Certaines régions sont très influencées par les fondeurs du Bassigny, selon les possibilités de vente et la concurrence des fonderies fixes en place ; la Belgique et la Suisse sont de même fortement concernées. Des chercheurs tels qu’Henry Ronot ont même établi des cartes des campagnes des plus grands fondeurs du Bassigny.
En Ardèche, on ne relève, dans l’état actuel de l’inventaire, qu’un seul ambulant du Bassigny : la famille Decharme. Selon les dates, on rencontre Louis Decharme et Pierre Decharme. Les créneaux de datation se concentrent sur une grosse dizaine d’années, voire une quinzaine d’années – c’est donc un fondeur mineur. On notera que la cloche de Vals a été faite la même année que celle de Laurac-en-Vivarais. Les Decharme ont établi leur influence commerciale en Loire, Haute-Loire et Ardèche. On n’en retrouve pas en sud Ardèche, ils sont supplantés par les Baudouin d’Alès.

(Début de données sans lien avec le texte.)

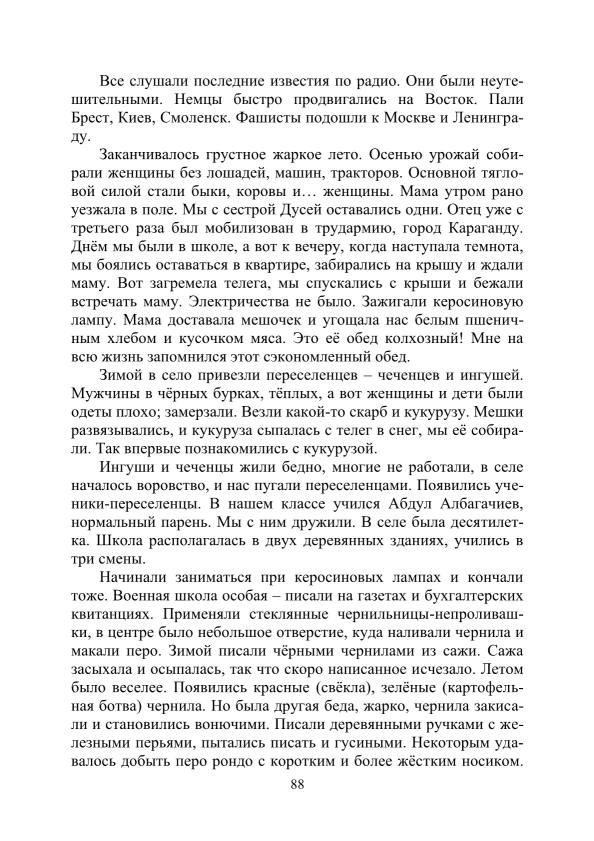 Все слушали последние известия по радио. Они были неутешительными. Немцы быстро продвигались на Восток. Пали Брест, Киев, Смоленск. Фашисты подошли к Москве и Ленинграду.

Заканчивалось грустное жаркое лето. Осенью урожай собирали женщины без лошадей, машин, тракторов. Основной тягловой силой стали быки, коровы и… женщины. Мама утром рано уезжала в поле. Мы с сестрой Дусей оставались одни. Отец уже с третьего раза был мобилизован в трудармию, город Караганду. Днём мы были в школе, а вот к вечеру, когда наступала темнота, мы боялись оставаться в квартире, забирались на крышу и ждали маму. Вот загремела телега, мы спускались с крыши и бежали встречать маму. Электричества не было. Зажигали керосиновую лампу. Мама доставала мешочек и угощала нас белым пшеничным хлебом и кусочком мяса. Это её обед колхозный! Мне на всю жизнь запомнился этот сэкономленный обед.

Зимой в село привезли переселенцев – чеченцев и ингушей. Мужчины в чёрных бурках, тёплых, а вот женщины и дети были одеты плохо; замерзали. Везли какой-то скарб и кукурузу. Мешки развязывались, и кукуруза сыпалась с телег в снег, мы её собирали. Так впервые познакомились с кукурузой.

Ингуши и чеченцы жили бедно, многие не работали, в селе началось воровство, и нас пугали переселенцами. Появились ученики-переселенцы. В нашем классе учился Абдул Албагачиев, нормальный парень. Мы с ним дружили. В селе была десятилетка. Школа располагалась в двух деревянных зданиях, учились в три смены.

Начинали заниматься при керосиновых лампах и кончали тоже. Военная школа особая – писали на газетах и бухгалтерских квитанциях. Применяли стеклянные чернильницы-непроливашки, в центре было небольшое отверстие, куда наливали чернила и макали перо. Зимой писали чёрными чернилами из сажи. Сажа засыхала и осыпалась, так что скоро написанное исчезало. Летом было веселее. Появились красные (свёкла), зелёные (картофельная ботва) чернила. Но была другая беда, жарко, чернила закисали и становились вонючими. Писали деревянными ручками с железными перьями, пытались писать и гусиными. Некоторым удавалось добыть перо рондо с коротким и более жёстким носиком.

88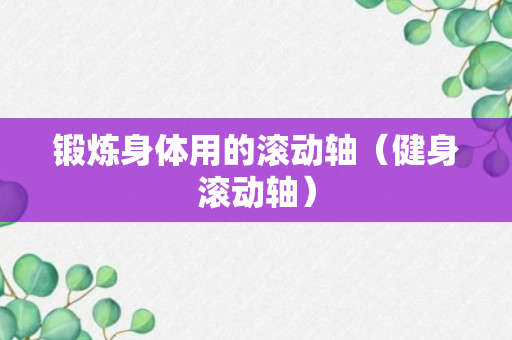 锻炼身体用的滚动轴（健身滚动轴）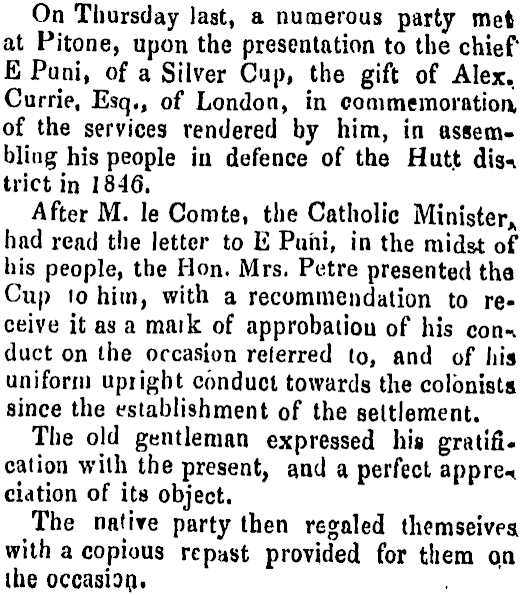 On Thursday last, a numerous party met at Pitone, upon the presentation to the chief E Puni, of a Silver Cup, the gift of Alex. Currie, Esq., of London, in commemoration of the services rendered by him, in assembling his people in defence of the Hutt district in 1846.

After M. le Comte, the Catholic Minister, had read the letter to E Puni, in the midst of his people, the Hon. Mrs. Petre presented the Cup to him, with a recommendation to receive it as a mark of approbation of his conduct on the occasion referred to, and of his uniform upright conduct towards the colonists since the establishment of the settlement.

The old gentleman expressed his gratification with the present, and a perfect appreciation of its object.

The native party then regaled themseives with a copious repast provided for them on the occasion.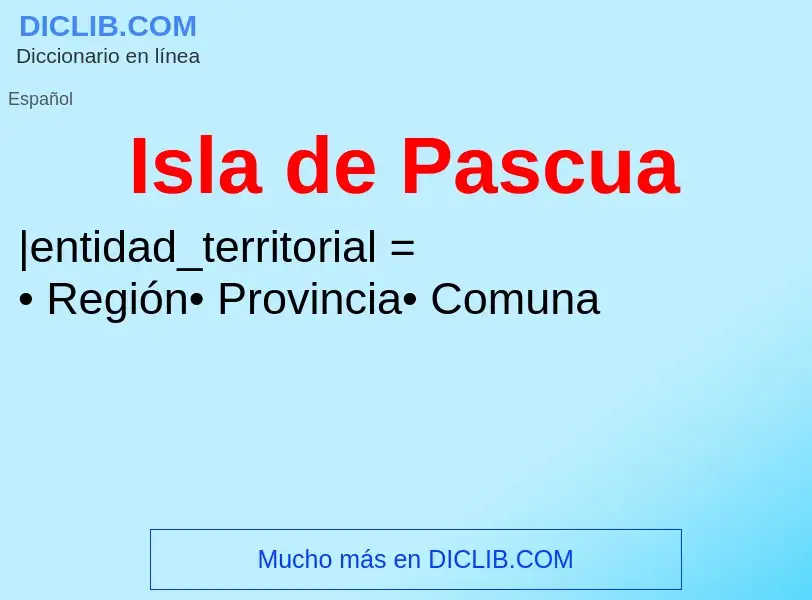 DICLIB.COM
Diccionario en línea

Español

Isla de Pascua

|entidad_territorial =
• Región• Provincia• Comuna

Mucho más en DICLIB.COM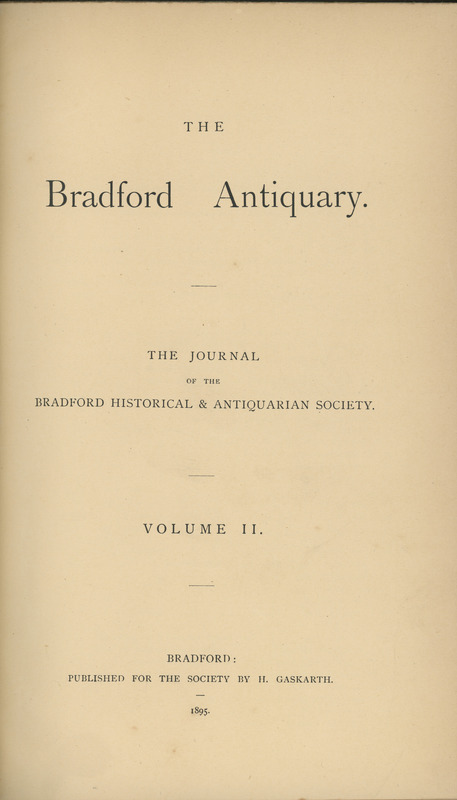 THE

Bradford Antiquary.

THE JOURNAL

OF THE

BRADFORD HISTORICAL & ANTIQUARIAN SOCIETY.

VOLUME II.

BRADFORD:

PUBLISHED FOR THE SOCIETY BY H. GASKARTH.

1895.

Les cloches du Bassigny sont en général caractérisées par une décoration plutôt sobre, les saintiers n’ayant pas le luxe de matrices tels un Gédéon Morel. La cloche de Vals n’y échappe pas. Il est à mentionner, au-delà de cette question d’aspect, qu’elle est très qualitative musicalement parlant. On se rend compte, une fois encore, que Decharme fondait du lourd. On ne lui connait pas spécifiquement des petits instruments, ou seulement en complément de lourd (Rosières Haute-Loire). Ses planches à trousser devaient être calibrées pour une gamme lourde.
L’ensemble est très harmonieux. Bien que oui, on puisse convenir que c’est une sonnerie simple, elle est mélodieuse, dynamique, agréable, couplée avec un accueil formidable. Comme je le disais en titre de la vidéo, merveille et bonheur.